[Records excerpted from a collection]
__________________________________________________

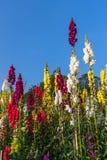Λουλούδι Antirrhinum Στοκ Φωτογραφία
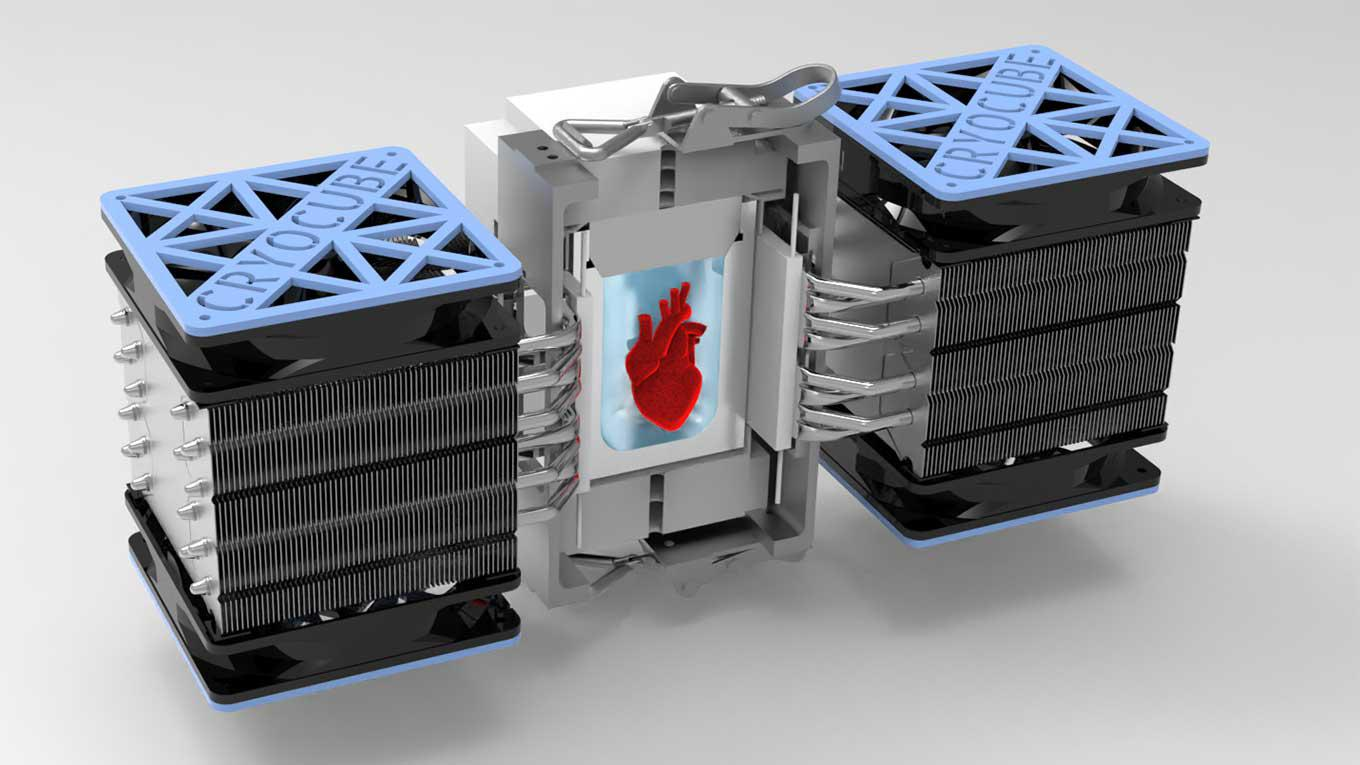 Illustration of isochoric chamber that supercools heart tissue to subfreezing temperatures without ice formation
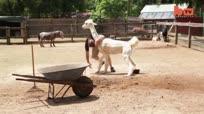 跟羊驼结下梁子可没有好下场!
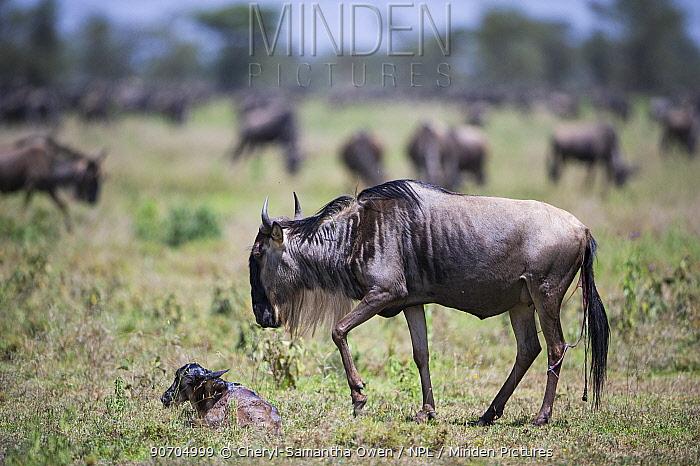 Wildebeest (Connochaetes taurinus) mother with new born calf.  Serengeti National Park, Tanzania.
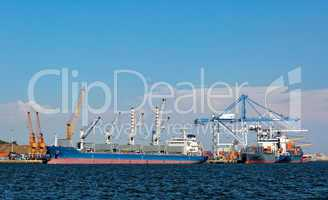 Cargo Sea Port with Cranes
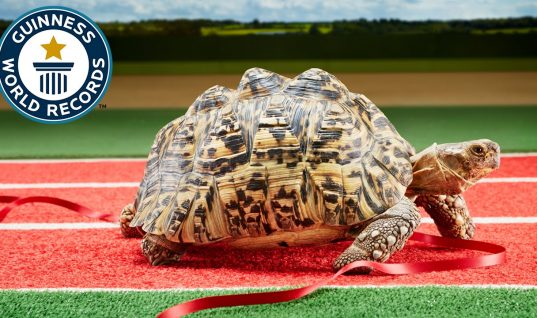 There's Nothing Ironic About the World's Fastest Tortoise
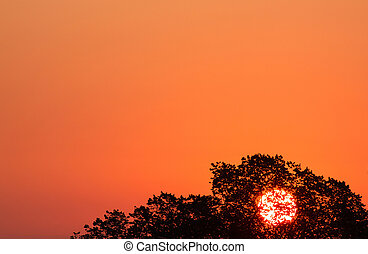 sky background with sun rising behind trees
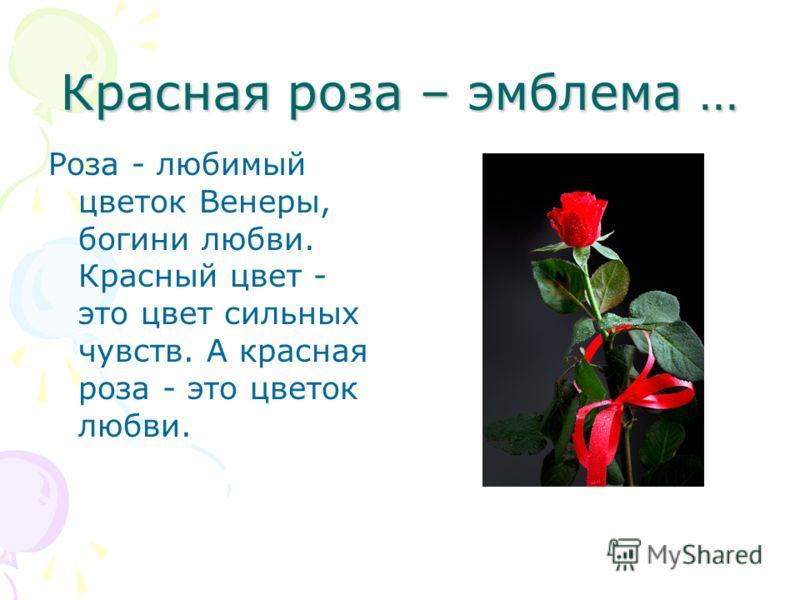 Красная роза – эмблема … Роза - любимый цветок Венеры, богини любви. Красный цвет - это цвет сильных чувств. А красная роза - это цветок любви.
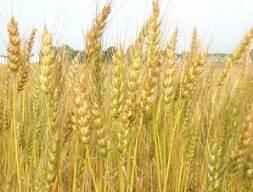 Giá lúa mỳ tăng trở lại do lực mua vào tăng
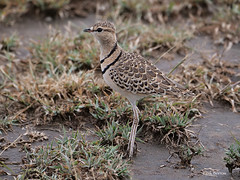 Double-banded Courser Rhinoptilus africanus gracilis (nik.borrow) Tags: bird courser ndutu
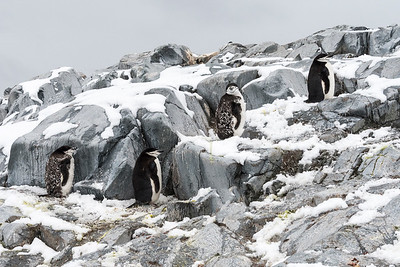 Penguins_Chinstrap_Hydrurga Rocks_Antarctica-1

__________________________________________________

● **INSTRUCTIONS TO FOLLOW**:
For this exercise, set down exactly the lines that run from the line holding "Double-banded Courser Rhinoptilus" to the last line of the records above; include both end lines and omit pictures.

● **RESPONSE BOX**:
 Double-banded Courser Rhinoptilus africanus gracilis (nik.borrow) Tags: bird courser ndutu
 Penguins_Chinstrap_Hydrurga Rocks_Antarctica-1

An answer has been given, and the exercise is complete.